En una biblioteca madrileña que he
descubierto en la avenida de los Toreros vi que estaba Romanticismo, y lo anoté mentalmente para sacarlo de allí algún
día. Me decidí después de leer A sangre y fuego de Manuel Chaves Nogales. Me apeteció
acercarme a la Guerra Civil y luego al franquismo desde otra perspectiva, ya
que Romanticismo –publicado en 2001–
habla de la Transición. Concretamente, Longares posa su mirada en unas cuantas
calles («el cogollito») del barrio de Salamanca de Madrid, cuando está a punto
de morir Francisco Franco. Es decir, la novela empieza en octubre de 1975,
cuando los rumores sobre el mal estado de salud del dictador empezaban a
extenderse por la capital.
La novela está dividida en tres
partes. En la primera, titulada Sepulcro de la memoria, se narran
escenas de los días previos a la muerte de Franco. Sobre todo, el discurso de articula
en torno a la llegada a su gran piso del barrio de Salamanca de Pía Matesanz
para contarle llena de preocupación a su marido, José Luis Arce, los rumores
que ha oído sobre el grave estado de salud del Caudillo. «Tanto había oído
hablar José Luis Arce de la salud del Caudillo en la tertulia del Balmoral que
no tomó en serio su enfermedad definitiva»: ésta es la primera frase de la
novela.

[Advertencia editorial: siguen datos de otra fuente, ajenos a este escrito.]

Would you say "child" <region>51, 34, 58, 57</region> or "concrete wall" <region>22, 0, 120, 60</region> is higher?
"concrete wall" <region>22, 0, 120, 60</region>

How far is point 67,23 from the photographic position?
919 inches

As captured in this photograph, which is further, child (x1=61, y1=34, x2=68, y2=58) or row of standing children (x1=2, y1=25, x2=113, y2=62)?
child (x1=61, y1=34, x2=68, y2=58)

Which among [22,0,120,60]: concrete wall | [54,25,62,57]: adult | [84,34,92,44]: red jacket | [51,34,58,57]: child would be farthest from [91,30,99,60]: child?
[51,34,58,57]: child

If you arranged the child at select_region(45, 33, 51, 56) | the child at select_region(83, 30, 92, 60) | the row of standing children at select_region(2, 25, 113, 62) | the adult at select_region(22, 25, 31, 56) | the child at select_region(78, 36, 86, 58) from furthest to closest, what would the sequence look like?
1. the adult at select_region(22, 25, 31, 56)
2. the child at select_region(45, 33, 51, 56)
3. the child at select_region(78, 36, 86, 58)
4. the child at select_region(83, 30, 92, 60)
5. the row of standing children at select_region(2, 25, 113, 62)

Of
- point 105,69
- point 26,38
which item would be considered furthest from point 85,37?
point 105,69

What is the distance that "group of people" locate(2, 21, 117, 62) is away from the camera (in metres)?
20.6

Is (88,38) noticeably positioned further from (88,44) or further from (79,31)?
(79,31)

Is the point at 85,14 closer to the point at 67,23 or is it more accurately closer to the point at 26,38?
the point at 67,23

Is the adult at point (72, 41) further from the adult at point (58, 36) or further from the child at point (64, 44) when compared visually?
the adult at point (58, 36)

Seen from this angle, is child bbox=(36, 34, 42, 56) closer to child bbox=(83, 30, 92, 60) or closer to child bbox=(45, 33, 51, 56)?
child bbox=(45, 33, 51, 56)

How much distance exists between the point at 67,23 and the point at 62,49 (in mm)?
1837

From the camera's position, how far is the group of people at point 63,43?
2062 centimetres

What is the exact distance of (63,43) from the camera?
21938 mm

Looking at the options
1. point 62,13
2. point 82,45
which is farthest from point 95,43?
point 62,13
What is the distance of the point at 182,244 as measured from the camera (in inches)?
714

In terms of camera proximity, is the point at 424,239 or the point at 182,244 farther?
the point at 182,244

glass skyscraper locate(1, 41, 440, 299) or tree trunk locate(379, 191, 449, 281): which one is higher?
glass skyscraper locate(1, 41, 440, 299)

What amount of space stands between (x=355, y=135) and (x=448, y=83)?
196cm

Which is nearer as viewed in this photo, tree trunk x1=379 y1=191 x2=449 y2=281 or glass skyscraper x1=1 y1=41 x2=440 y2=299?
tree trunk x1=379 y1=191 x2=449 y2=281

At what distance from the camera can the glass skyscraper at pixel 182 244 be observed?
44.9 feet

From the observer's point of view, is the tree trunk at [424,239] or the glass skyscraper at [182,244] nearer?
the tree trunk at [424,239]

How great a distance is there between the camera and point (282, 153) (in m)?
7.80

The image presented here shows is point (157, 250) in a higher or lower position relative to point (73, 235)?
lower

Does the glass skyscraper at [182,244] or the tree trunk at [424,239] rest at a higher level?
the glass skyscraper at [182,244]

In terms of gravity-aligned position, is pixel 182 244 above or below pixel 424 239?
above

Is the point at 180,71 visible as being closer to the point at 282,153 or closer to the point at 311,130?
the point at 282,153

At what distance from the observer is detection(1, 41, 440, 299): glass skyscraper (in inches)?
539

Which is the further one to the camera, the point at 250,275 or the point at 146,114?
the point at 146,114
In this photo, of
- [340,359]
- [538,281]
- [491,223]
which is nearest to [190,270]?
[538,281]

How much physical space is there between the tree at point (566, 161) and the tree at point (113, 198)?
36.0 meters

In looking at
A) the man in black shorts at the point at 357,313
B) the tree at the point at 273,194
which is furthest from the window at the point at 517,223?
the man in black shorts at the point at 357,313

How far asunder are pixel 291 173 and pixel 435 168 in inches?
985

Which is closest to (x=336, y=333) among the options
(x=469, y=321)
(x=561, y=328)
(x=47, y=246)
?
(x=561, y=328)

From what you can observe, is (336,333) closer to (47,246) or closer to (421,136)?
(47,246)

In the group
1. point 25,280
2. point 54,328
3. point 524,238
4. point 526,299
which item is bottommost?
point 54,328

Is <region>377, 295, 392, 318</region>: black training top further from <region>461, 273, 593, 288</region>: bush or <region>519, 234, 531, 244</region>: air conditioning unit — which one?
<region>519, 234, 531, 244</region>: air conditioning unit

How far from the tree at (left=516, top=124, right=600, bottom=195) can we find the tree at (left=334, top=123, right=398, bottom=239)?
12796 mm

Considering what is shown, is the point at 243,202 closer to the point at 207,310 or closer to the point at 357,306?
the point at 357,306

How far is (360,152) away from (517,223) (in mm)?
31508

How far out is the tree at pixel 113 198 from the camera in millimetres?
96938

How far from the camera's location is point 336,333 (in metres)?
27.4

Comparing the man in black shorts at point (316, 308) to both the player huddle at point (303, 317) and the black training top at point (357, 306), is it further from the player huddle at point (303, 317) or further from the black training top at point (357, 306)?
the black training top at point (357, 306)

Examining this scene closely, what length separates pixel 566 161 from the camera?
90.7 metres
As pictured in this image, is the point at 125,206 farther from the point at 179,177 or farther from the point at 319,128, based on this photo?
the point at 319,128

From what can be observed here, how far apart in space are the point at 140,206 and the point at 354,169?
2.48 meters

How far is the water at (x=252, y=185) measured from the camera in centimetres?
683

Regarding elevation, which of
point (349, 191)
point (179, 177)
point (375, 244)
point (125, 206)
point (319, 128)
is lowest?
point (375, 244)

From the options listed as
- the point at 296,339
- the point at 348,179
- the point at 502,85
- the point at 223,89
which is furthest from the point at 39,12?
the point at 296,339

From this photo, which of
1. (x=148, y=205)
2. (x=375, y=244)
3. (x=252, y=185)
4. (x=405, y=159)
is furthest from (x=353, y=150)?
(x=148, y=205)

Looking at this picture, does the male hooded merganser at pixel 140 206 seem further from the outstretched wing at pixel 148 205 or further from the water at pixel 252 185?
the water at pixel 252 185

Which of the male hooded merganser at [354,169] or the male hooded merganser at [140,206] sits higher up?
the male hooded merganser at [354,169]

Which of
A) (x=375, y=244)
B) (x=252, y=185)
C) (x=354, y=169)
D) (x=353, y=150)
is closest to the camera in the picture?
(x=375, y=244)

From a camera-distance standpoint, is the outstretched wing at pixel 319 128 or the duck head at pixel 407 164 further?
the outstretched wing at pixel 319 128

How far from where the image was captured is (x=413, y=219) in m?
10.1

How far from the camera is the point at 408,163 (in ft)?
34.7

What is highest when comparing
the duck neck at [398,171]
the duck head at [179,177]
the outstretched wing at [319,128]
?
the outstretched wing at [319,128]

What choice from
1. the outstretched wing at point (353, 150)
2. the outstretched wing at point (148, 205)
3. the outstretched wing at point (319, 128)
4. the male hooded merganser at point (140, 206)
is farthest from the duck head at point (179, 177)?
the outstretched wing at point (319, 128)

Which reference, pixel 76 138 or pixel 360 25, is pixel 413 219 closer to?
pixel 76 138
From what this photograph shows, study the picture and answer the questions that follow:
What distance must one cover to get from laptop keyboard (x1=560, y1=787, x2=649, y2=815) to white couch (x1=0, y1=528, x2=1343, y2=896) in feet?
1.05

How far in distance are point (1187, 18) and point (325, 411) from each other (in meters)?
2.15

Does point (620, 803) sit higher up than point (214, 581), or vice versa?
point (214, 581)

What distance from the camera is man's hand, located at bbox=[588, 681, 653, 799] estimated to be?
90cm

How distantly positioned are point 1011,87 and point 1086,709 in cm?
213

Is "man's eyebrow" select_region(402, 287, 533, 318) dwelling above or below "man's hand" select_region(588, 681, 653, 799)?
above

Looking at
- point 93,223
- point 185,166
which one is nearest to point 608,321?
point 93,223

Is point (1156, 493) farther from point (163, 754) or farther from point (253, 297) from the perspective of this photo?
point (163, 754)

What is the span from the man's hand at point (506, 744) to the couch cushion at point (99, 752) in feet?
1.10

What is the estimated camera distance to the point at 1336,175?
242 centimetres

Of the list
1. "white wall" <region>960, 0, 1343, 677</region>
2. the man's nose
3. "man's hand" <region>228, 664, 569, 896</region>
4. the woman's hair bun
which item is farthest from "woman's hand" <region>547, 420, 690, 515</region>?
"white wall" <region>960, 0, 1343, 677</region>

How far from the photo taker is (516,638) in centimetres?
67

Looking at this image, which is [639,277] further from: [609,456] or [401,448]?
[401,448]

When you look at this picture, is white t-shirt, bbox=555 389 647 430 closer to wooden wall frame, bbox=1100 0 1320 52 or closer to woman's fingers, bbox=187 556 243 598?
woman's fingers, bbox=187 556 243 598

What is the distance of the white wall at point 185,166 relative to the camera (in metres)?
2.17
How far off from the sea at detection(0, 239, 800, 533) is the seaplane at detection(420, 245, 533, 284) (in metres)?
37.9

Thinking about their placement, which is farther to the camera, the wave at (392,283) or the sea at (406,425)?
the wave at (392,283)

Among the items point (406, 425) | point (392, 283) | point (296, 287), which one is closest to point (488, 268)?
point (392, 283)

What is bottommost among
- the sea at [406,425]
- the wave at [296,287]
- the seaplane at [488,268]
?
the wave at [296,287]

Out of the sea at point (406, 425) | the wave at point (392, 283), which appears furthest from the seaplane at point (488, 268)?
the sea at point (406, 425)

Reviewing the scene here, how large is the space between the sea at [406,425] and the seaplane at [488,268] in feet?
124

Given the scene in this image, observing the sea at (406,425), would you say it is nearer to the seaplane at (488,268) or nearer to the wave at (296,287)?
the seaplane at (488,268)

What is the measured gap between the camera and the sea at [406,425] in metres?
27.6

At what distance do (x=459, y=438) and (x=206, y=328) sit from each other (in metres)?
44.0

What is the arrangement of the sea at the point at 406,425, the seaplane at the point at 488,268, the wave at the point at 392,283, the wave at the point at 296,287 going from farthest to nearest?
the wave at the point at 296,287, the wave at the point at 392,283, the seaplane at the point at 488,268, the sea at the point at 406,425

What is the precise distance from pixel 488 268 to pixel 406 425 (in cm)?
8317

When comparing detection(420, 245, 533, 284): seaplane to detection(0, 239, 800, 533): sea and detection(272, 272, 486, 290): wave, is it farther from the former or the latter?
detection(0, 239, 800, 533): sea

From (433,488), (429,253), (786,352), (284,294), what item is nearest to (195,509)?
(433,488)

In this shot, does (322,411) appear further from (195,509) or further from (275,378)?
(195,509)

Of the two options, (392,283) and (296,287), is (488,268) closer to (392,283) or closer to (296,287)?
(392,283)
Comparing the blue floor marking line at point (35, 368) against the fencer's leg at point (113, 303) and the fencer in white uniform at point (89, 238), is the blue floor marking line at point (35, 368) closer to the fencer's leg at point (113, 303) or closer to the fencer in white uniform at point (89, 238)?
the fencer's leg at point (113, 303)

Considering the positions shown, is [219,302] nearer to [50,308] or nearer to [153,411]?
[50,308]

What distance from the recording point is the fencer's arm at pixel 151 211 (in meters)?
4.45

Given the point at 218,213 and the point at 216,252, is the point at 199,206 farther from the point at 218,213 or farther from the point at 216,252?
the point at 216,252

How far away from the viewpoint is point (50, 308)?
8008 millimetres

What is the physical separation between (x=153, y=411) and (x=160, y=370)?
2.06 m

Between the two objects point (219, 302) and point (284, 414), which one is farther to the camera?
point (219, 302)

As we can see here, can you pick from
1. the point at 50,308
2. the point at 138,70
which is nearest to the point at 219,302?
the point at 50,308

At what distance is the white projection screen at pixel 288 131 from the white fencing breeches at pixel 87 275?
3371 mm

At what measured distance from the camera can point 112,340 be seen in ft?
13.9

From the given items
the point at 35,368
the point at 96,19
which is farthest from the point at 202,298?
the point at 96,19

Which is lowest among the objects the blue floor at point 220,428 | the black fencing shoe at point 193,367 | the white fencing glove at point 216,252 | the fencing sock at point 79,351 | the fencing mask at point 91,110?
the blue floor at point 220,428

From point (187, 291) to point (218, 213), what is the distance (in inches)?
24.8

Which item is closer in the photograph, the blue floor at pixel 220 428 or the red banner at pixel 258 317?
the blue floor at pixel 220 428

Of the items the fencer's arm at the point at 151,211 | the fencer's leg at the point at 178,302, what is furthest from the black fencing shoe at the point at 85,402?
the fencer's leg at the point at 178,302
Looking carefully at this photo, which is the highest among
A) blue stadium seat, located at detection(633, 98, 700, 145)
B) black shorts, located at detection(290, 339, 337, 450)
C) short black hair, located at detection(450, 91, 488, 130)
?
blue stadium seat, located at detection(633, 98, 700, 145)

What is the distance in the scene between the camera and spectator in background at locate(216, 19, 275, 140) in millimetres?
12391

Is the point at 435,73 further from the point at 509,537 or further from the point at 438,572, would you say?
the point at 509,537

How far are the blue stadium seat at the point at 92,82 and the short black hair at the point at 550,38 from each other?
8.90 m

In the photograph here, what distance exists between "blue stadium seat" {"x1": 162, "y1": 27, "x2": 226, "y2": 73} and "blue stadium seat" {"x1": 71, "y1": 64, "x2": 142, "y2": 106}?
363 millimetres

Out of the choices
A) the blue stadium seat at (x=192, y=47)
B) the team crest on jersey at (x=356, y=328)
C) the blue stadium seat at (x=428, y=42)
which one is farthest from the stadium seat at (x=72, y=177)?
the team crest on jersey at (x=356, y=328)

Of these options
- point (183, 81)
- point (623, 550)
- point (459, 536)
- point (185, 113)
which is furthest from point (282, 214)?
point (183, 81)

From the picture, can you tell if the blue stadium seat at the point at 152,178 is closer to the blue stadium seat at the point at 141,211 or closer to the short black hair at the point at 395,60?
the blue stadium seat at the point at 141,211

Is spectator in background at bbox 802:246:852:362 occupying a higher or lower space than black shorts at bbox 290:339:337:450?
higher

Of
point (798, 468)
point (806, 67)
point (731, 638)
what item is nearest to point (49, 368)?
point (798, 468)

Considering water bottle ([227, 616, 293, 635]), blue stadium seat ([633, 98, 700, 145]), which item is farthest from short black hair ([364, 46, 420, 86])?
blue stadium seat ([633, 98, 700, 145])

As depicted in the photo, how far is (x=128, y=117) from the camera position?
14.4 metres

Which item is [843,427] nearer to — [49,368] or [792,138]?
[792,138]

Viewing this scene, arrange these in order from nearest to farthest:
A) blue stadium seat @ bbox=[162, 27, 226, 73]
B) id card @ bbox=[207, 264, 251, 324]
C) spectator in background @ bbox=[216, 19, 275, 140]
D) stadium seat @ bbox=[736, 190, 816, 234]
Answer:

Arce empieza por no preocuparse, mientras sus amigos y vecinos están
sacando los ahorros del banco para esconderlos en casa. «No me robarán los
rogelios», grita Fela, amiga íntima de Pía. Estamos en octubre de 1975 y sobre
el tapiz de este tiempo narrativo, Longares –mediante el uso de la analepsia–
nos va a hablando del pasado de los personajes y de sus vidas acomodadas en la
paz tensa de la dictadura.
Al menos las cien primeras páginas
del libro funcionan como una crítica de costumbres en las que apenas avanza la
trama. Son páginas divertidas, porque la mirada que Longares posa sobre sus
personajes es muy aguda. El tono para hablar de sus personajes es muy irónico y
burlesco (sin llegar a ser hiriente), y nos habla de la «burguesía
improductiva» (pág. 15) del barrio de Salamanca en sus múltiples facetas: sus
paseos hasta el Balmoral para tomar el aperitivo, sus reuniones en cafeterías o
en casas, sus exilios de tres meses a la Sierra huyendo del calor de Madrid en
verano (la familia Arce-Matesanz veranea en San Rafael, «Sanra»). Sus
movimientos, sus manías y sus costumbres están muy bien retratados, hasta
detalles que parecen casi inverosímiles y que, precisamente por esto, el lector
acaba pensando que de tan ridículos sólo pueden ser verdaderos; como esa
necesidad de Hortensia, la madre de Pía, de comprar cada producto en la tienda
adecuada y sólo en ésa. Es decir, Hortensia mandará a su sirvienta a comprar el
vino de la marca X a la tienda Y, y si la sirvienta vuelve a casa con el vino
de la marca X, pero comprado en la tienda Z, éste será rechazado, e, incluso,
Hortensia nunca podrá ser víctima de un engaño, porque de algún modo u otro
acabará averiguando que el vino de la marca X no procede del lugar adecuado y
ya no servirá para el uso de la familia, sino que pasará a ser regalo para los
porteros, por ejemplo, por no tirarlo directamente.
La sonrisa es continua al leer Romanticismo, puesto que en esta novela
se retratan costumbres realmente ridículas, aunque también es cierto que esa
misma sonrisa acabará congelada, más de una vez, en la cara del lector, puesto
que esa clase privilegiada del cogollito
(que en gran medida no tiene que trabajar puesto que vive de sus rentas) cometerá
más de un exceso por el temor a perder sus privilegios. Así, por ejemplo, Arce
y algunos de sus amigotes del bar no tendrán reparo en vestirse de falangistas
y salir a patrullar por las noches por «las vaguadas» (los barrios obreros), y
en disparar sobre ciudadanos inocentes por tener aspecto de «rogelios». Faltas
contra «los rogelios» que pasarán casi sin ningún cargo de conciencia por parte
de este aguerrido grupo de patriotas con «corazón de oro».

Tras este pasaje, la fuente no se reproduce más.